In order for a business to become fully alive, the owner of the business must be fully alive. They must have passion and desire for their work, but they must also be able to connect what they do with their own personal goals, desires and needs.
They must be able to see their business as a place that can help them develop their capacity for things like purpose, love, wonder, courage and grace.
2) Finding commitment – Discover your higher purpose served by the work
Once we establish the reasons for starting a business and the connection that business might have to enriching your life, it’s time to move on to how you will develop your own personal form of commitment inside that business.
The thing that makes a business exciting is purpose. In fact, the real purpose of any business might just be to act as the ultimate vehicle to create purpose for the owner, employees and customers of the business. At least, that’s the potential.
While it’s great to love what you do, if you’re going to generate commitment from others, if your business is to become fully alive, you’ve got to understand why you do what you do. You must find the higher purpose that your work has to offer and translate that into something that can move others to join your cause.
3) Community on purpose – Install purpose as a meaningful way for others to connect
Once you’re able find your own higher purpose, the real reason the business exists, the thing that connects your business and your life, you’ve got to install that purpose in your business in a way that is meaningful to others.
It’s not always easy and there are plenty of people that will suggest you shouldn’t even try. This is a tricky thing. The real thing that drives you can be very personal, it can be very hard to explain, it may not even feel very businesslike – and that’s the point.
The creative work required in order to connect your powerful “why” with a community, message, brand and culture is what makes the difference in the degree to which people are attracted, connected and committed to your business.
4) Generating commitment – Build stories that generate commitment
The next element in the system is the bridge element. This is where you will take your own personal commitment, generated and defined in the first three elements of the system, and use it to lead others to join your cause or, at the very least, find themselves in your cause.
The bridge from your own personal commitment to generating commitment in your staff and your customers lies in your ability and willingness to lead by crafting and telling stories with your community.
5) Commitment as strategy – Build your business around characteristics of real life strategy
People commit to things that are simple, inspirational, convenient, innovative, playful, community oriented and filled with surprise. These are the seven characteristic of a real life business and marketing strategy and these are the characteristics a fully alive business must blend as the everyday creative language of the business.
Find a way to wrap your purpose in these characteristics and build a community that’s drawn to that purpose and you are on the surest path to creating a commitment filled business.
6) Commitment as culture – Make culture your greatest marketing asset
As any business grows the customer experience often moves away from the passion and commitment of the owner into the hands of staff members performing a function.
As this occurs, if you are unable to breed a level of commitment in your staff you will find it next to impossible to create any level of commitment in your customers.

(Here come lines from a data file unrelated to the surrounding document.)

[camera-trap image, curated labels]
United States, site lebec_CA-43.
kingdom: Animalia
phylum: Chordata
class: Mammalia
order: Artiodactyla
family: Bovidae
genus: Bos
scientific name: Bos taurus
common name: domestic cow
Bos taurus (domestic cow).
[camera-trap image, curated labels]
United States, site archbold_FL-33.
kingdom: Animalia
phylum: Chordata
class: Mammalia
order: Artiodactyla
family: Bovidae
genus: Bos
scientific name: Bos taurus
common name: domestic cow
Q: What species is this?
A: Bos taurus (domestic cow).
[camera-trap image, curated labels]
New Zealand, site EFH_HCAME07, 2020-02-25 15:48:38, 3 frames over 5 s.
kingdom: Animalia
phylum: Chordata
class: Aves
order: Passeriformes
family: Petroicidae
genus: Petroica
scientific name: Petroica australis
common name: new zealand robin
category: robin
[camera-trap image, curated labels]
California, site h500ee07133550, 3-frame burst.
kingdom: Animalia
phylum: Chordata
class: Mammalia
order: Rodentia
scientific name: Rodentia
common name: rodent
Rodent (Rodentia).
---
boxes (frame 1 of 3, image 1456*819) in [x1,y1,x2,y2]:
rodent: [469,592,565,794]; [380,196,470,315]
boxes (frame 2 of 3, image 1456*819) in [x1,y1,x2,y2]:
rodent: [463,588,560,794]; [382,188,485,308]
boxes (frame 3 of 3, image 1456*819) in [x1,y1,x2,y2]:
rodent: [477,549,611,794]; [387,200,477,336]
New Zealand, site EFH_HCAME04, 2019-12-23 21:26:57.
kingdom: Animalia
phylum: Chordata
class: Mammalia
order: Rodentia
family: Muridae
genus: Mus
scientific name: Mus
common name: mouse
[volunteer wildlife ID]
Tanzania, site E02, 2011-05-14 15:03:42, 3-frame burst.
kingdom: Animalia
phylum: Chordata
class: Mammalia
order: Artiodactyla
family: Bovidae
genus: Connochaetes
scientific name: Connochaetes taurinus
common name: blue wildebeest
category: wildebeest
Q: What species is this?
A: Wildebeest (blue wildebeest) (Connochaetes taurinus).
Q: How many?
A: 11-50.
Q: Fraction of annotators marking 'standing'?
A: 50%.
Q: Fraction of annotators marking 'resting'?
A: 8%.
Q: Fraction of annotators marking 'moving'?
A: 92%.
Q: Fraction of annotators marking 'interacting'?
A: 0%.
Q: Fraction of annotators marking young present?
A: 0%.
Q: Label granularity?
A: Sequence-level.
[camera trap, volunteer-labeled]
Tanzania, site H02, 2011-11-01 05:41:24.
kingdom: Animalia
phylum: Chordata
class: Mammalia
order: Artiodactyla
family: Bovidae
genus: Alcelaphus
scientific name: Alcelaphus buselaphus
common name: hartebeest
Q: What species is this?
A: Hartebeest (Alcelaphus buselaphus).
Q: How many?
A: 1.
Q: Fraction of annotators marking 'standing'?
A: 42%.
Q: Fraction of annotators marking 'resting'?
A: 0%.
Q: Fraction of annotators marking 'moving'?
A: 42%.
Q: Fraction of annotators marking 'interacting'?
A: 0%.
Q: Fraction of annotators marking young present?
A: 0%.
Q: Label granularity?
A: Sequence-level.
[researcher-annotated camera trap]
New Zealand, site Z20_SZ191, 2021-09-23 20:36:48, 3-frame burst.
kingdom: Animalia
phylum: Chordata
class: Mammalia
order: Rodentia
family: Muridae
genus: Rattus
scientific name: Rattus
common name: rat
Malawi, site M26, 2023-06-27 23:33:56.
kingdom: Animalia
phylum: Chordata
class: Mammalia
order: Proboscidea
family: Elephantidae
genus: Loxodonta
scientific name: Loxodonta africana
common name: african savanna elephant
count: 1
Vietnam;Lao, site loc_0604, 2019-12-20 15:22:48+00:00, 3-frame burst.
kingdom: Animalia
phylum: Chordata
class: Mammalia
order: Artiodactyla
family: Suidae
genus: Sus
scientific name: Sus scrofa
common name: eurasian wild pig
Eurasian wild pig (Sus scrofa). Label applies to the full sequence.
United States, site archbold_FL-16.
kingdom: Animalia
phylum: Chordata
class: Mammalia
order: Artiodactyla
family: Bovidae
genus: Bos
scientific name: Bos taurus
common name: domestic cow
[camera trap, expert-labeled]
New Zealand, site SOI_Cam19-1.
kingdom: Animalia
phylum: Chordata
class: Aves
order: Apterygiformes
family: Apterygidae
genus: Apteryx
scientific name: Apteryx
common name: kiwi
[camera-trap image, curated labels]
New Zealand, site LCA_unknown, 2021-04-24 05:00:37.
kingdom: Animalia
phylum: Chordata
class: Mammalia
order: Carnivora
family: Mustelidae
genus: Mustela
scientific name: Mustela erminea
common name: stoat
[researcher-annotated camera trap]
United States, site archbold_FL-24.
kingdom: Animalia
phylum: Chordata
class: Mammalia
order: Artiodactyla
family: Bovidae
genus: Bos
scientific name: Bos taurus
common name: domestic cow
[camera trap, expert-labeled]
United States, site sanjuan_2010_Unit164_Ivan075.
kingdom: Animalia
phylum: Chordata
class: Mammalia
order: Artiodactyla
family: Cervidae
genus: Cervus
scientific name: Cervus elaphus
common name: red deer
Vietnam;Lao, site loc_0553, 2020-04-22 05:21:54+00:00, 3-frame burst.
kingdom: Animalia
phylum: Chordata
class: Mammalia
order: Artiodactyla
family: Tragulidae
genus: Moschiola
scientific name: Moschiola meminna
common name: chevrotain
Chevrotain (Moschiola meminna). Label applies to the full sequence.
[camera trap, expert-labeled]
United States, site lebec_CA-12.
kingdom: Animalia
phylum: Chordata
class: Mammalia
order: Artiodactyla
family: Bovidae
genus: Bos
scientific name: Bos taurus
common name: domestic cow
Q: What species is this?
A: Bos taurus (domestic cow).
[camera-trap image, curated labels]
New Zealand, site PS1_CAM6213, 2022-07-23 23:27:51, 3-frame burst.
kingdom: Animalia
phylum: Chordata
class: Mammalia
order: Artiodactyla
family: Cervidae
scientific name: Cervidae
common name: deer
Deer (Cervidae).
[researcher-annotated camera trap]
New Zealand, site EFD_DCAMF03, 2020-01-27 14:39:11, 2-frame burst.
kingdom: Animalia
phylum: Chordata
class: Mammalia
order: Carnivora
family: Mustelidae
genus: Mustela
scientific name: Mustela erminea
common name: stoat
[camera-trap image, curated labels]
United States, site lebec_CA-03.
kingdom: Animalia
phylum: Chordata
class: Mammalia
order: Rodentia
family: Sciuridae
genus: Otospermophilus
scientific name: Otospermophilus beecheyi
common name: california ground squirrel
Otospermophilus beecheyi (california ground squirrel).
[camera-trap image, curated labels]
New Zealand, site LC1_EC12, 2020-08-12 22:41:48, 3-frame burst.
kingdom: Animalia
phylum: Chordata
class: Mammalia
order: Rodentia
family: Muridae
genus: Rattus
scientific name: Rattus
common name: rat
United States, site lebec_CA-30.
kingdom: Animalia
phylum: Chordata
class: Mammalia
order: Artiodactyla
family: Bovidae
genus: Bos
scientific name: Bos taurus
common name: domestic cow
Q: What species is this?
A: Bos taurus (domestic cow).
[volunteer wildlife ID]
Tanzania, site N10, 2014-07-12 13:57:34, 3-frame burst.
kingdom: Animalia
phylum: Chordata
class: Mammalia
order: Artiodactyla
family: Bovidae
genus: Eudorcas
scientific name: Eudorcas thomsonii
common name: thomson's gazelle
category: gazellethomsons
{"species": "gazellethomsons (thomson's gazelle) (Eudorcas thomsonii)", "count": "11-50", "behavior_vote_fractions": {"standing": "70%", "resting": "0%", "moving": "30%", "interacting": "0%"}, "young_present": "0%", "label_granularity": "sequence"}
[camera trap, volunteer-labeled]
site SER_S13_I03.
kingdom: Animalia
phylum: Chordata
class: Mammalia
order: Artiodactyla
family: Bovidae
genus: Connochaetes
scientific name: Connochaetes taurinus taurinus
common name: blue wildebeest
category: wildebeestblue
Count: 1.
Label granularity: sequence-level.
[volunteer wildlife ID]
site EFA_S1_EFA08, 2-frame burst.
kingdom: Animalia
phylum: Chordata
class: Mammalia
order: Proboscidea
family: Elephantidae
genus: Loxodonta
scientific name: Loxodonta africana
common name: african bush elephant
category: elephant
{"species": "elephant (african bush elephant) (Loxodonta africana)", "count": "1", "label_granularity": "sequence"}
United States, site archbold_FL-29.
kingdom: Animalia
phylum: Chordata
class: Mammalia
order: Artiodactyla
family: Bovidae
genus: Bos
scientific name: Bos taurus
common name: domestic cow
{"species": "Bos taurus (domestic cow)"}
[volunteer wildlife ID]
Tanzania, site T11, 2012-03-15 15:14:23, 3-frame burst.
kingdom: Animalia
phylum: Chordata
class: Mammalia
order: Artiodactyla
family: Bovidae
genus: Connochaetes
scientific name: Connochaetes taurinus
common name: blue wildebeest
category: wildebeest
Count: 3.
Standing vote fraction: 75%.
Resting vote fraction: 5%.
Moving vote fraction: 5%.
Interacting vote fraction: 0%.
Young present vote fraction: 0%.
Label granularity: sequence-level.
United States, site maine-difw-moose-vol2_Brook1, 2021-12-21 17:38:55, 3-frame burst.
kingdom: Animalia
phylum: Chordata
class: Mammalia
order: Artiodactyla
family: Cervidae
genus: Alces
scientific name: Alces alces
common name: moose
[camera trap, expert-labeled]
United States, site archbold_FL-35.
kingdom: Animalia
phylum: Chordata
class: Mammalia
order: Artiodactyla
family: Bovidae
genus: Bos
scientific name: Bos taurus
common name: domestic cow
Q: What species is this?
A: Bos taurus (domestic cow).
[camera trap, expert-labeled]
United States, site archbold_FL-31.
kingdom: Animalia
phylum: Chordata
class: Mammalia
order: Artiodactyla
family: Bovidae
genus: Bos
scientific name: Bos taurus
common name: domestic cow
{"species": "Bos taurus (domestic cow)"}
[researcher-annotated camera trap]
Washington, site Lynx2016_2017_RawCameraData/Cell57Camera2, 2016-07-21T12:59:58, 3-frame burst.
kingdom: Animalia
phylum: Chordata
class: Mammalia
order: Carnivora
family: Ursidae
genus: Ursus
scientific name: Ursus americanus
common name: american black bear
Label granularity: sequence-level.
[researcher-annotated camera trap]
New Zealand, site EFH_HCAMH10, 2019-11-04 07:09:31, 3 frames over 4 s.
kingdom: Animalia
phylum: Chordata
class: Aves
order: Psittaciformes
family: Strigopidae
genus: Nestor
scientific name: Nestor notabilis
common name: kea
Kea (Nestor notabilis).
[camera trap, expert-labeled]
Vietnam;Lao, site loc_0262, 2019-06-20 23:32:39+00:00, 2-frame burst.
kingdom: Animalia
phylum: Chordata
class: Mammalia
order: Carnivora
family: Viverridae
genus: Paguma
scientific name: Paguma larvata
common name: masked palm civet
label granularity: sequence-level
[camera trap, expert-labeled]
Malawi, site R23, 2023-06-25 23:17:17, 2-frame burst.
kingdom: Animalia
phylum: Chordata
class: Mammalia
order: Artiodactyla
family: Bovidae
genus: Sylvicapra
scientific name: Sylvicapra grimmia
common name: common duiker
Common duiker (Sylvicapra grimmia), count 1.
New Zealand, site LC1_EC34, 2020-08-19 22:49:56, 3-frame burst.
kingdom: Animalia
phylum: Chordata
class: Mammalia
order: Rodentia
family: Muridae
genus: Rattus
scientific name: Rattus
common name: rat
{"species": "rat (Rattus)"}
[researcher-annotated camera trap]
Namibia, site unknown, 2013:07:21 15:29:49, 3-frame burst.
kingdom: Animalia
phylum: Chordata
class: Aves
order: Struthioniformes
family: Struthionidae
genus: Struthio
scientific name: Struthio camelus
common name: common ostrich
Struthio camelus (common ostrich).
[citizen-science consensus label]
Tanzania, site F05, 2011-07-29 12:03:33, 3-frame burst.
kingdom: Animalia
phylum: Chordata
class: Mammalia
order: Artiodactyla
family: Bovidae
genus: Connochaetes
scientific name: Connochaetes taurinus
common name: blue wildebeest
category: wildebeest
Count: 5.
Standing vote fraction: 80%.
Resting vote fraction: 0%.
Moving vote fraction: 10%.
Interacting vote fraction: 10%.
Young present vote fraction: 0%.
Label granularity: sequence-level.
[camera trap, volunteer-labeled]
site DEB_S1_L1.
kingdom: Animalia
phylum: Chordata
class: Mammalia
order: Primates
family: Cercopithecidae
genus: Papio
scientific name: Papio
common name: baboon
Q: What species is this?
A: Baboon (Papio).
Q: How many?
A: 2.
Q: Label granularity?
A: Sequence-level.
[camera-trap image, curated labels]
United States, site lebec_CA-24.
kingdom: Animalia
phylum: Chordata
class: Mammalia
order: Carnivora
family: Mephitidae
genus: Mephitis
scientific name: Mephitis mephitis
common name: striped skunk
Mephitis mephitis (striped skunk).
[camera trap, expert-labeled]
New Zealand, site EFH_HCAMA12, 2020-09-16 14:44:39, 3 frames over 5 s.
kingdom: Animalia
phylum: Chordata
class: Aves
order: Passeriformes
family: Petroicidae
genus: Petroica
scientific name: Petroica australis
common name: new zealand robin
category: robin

Your employees are the patrons of commitment and will only understand this to the degree that you allow it.
7) Commitment as customer – Orchestrate commitment in every element of the brand
The final element of the system involves the obvious public face of a business – the marketing experienced by customers and prospects.
It should come as no surprise that the seven characteristics of commitment come into play again here as they hold the key to the common promise that runs through strategy, culture and customer.
You can use these seven characteristics to make customer service decisions, product decisions, promotion decisions, design decisions, and even price decisions. The game remains the same. Is it simple, inspiring, convenient, innovative, fun, community based and surprise filled?
In a fully alive, commitment filled business the customer is, in effect, an expression of everything the orchestration of your commitment has to offer. When a customer experiences the single minded purpose of a business through the intentional acts of simplicity, inspiration, convenience, innovation, play, community and surprise the business is made fully alive.